Improving Customer Service Performance to Increase Customer Satisfaction

Various call centers have recognized the need to improve their customer service performance to increase customer satisfaction. In line with this, necessary steps would have to be made to provide high quality services to clients.

Call centers are created to provide marketing and product support to certain products and services. These centers are used by major businesses like utility companies, mail order catalogue firms and banks as a means of directly interacting with their customers. Since they are primarily created to benefit the customers, customer service performance is considered an important indicator of call center efficiency.

A call center is classified based on the kind of calls that its agents make. Outbound call centers are those whose agents place calls to potential customers of a certain product or service. Inbound call centers, on the other hand, receive calls from customers. These people call to ask questions about a product or service, report a malfunction, or ask for assistance on how to use a product or avail of a service. In line with the efficient handling of calls, call center agents are usually organized into a multi-tier support system.

In this operation model, the first tier is generally composed of agents who direct calls to the appropriate department and who provides general directory information. Calls are forwarded to second-tier agents if the customers insist on more assistance. Usually, it is at this stage that most calls are resolved. If a customer issue is still not resolved at this stage, calls are then forwarded to the third-tier which are primarily comprised of product engineers and highly skilled technical support staff.

Call center managers are faced with the challenge of balancing requirements of cost effectiveness and the provision of quality services to customers. Managements of call centers need to hire sufficient staff to answer the inbound calls from customers.
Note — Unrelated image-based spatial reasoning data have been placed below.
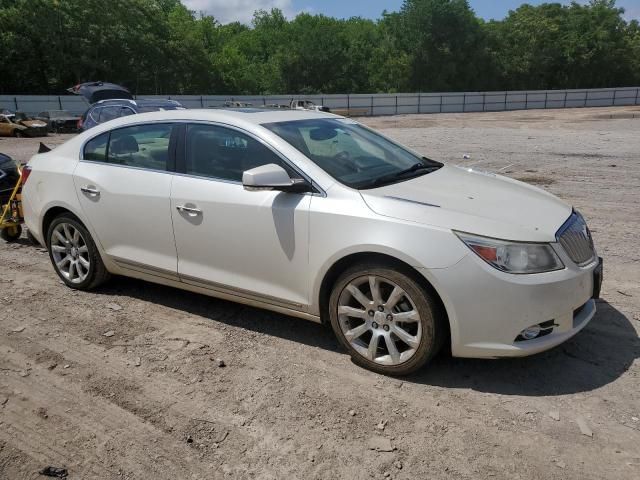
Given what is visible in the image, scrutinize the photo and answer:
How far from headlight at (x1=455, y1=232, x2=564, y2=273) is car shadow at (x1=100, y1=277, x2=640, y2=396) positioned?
0.75m

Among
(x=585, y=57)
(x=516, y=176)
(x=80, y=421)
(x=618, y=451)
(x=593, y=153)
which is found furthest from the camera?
(x=585, y=57)

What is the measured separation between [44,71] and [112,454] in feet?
174

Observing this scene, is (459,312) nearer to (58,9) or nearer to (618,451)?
(618,451)

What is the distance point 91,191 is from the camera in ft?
15.2

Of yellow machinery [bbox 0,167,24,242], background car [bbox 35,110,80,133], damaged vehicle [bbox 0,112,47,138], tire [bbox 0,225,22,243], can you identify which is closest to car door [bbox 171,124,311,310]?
yellow machinery [bbox 0,167,24,242]

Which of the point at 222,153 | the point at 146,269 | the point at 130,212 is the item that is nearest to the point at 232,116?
the point at 222,153

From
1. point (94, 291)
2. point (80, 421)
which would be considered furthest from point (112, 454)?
point (94, 291)

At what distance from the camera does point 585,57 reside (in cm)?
6862

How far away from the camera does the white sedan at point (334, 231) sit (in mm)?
3166

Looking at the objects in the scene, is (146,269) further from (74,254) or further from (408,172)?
(408,172)

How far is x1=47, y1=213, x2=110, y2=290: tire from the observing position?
485 centimetres

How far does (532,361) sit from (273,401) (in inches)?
67.0

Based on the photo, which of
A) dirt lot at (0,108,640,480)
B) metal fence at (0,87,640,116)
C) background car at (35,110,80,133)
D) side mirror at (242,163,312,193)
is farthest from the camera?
metal fence at (0,87,640,116)

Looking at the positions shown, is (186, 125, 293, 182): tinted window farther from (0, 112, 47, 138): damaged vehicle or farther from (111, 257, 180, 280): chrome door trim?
(0, 112, 47, 138): damaged vehicle
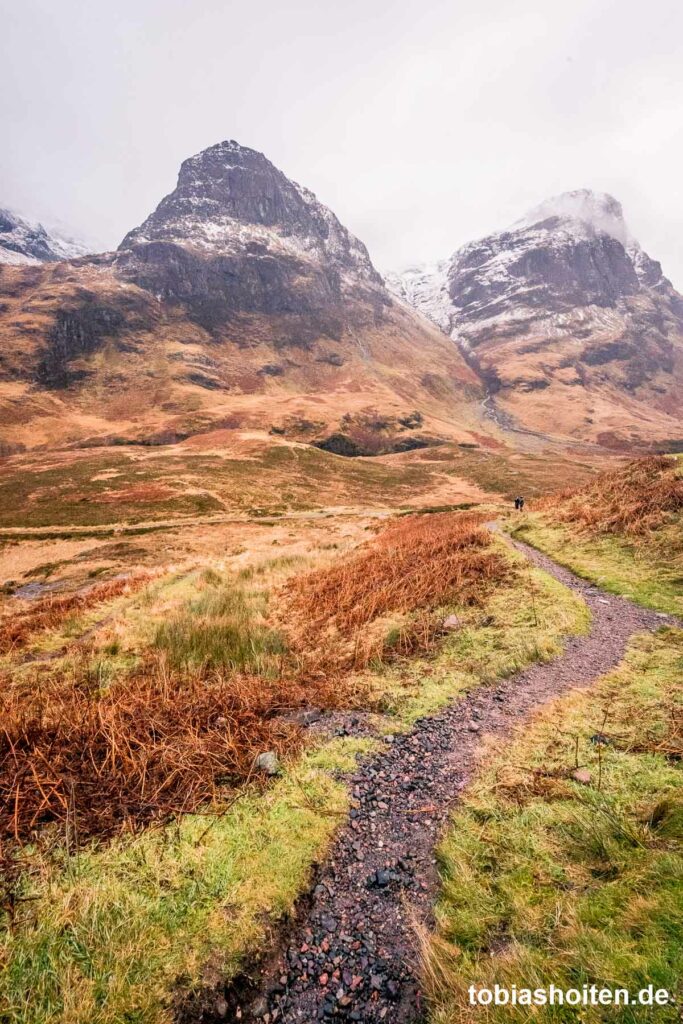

They also need to ensure that with the number of agents that they have, they would be able to provide quality services to their clients. Managers often use demand estimation and telecommunication forecasting techniques to determine the level of staff that is required at a certain time. Salaries of agents make up the bulk of call center expenses which is why managers should see to it that agents are effectively utilized.

To achieve this, performance management systems are set up in call centers to measure how agents perform. Different technologies are also employed to effectively manage the large volume of calls that call centers usually manage. These technologies allow calls to be queued and processed so that agents are kept as productive throughout their shift. Some of these technologies include predictive dialing, automatic call distribution (ACD), computer telephony integration (CTI), and customer interaction management (CIM) solutions.

While call centers pay attention to agent statistics such as average talk time, average handling time and service levels, call center management now gives weight on customer satisfaction. For instance, metrics such as First Call Resolution (FCR) rates is now among the most used as statistics show that FCR is directly related to customer satisfaction. In fact, the most effective way of improving the customer service performance of a call center is by increasing its FCR rates. To improve FCR, agent training, agent incentives and investments in skills improvement should be made.